Stinkende poel van gif en leugens
De ministers werden op de hoogte gebracht van de geschiedenis van het verzetsblad, dat in 1941 in het leven werd geroepen, een klein jaar nadat de Duitsers de persvrijheid aan banden hadden gelegd.
"De Nederlandse pers die voor de oorlog terecht in hoog aanzien stond, was toen in korte tijd vervallen tot een stinkende poel van gif en leugens, waaraan zelfs de meest onnozele landgenoot zijn vertrouwen opzegde", aldus Het Parool. "Het waren de illegale bladen die de verraden voorlichterstaak overnamen."
In de afgelopen vier jaar hebben de medewerkers van Het Parool met gevaar voor eigen leven de krant draaiende weten te houden. Ondanks onderduiken, valse namen en uiterste voorzichtigheid overleefden velen het niet.
"Aanzienlijk is het aantal werkers dat voor de goede zaak van de ondergrondse pers is gevallen. Langer nog de lijst van hen, die in gevangenissen en concentratiekampen hebben moeten boeten voor geen andere misdaad, dan dat zij weigerden grauwe, alles duldende slaven te zijn."
Gerbrandy uitte zijn grote waardering voor het werk dat de illegale pers tijdens de oorlogsjaren heeft geleverd. Hierna vroeg hij de leiders van het Parool naar de toekomstplannen.

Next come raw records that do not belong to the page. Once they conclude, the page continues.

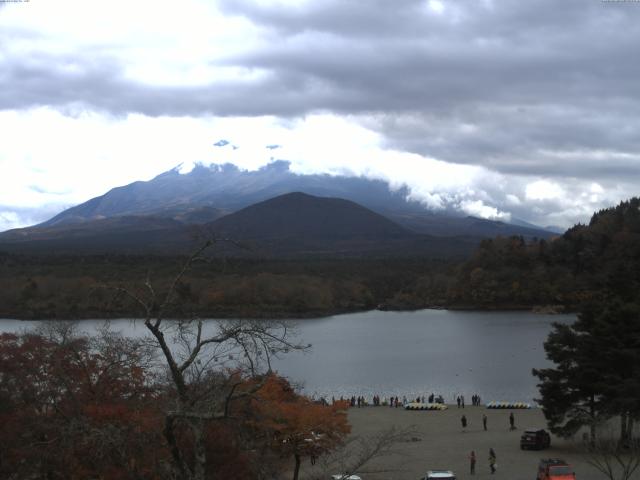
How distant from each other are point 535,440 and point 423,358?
26.6 metres

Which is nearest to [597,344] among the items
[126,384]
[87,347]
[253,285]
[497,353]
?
[126,384]

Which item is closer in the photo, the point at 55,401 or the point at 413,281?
the point at 55,401

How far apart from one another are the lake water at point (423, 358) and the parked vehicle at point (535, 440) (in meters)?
6.75

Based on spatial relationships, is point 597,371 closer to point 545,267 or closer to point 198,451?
point 198,451

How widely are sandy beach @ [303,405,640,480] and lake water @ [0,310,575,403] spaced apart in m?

"Het Parool zal als dagblad blijven verschijnen en daarbij dezelfde beginselen blijven huldigen, van waaruit het tijdens de bezettingstijd werd geredigeerd", antwoordde de directeur. De krant besteedde altijd veel aandacht aan na-oorlogse problemen en mogelijkheden op cultureel, sociaal en economisch gebied en zal dat blijven doen.
De krant wil zich niet beperken tot een oplage in Amsterdam. "Vroeger, in de dagen van onderdrukking, kon men ons blad door geheel Nederland lezen. Zelfs toen er geen treinen meer reden en ook anderszins het vervoer onoverkomelijke bezwaren met zich meebracht. Wij zouden dan ook in onze taak tekortschieten als wij ook nu niet meer dan alleen de hoofdstad konden bestrijken."
Juist nu, terwijl er zo’n grote behoefte aan nieuwsvoorziening is, dreigt de pers in gedrang te komen.
Het Parool is nu ook elders in het land te lezen, maar niet overal als dagblad. Het gebrek aan elektriciteit leidt ertoe dat de persen niet kunnen draaien, waardoor de krant in minder grote oplages en minder vaak kan verschijnen.
"Juist nu, terwijl er zo'n grote behoefte aan nieuwsvoorziening is, dreigt de pers in het gedrang te komen, bij gebrek aan technische mogelijkheden", zei de directeur tegen de bezoekende ministers. Daarop verzekerde minister Tromp dat al het mogelijke gedaan wordt om kolen naar West-Nederland te brengen om een grotere elektriciteitsvoorziening mogelijk te maken.
Het bezoek werd afgesloten met een dankwoord van de hoofdredacteur aan het adres van Gerbrandy: "U was in deze sombere tijden een werkelijk leider."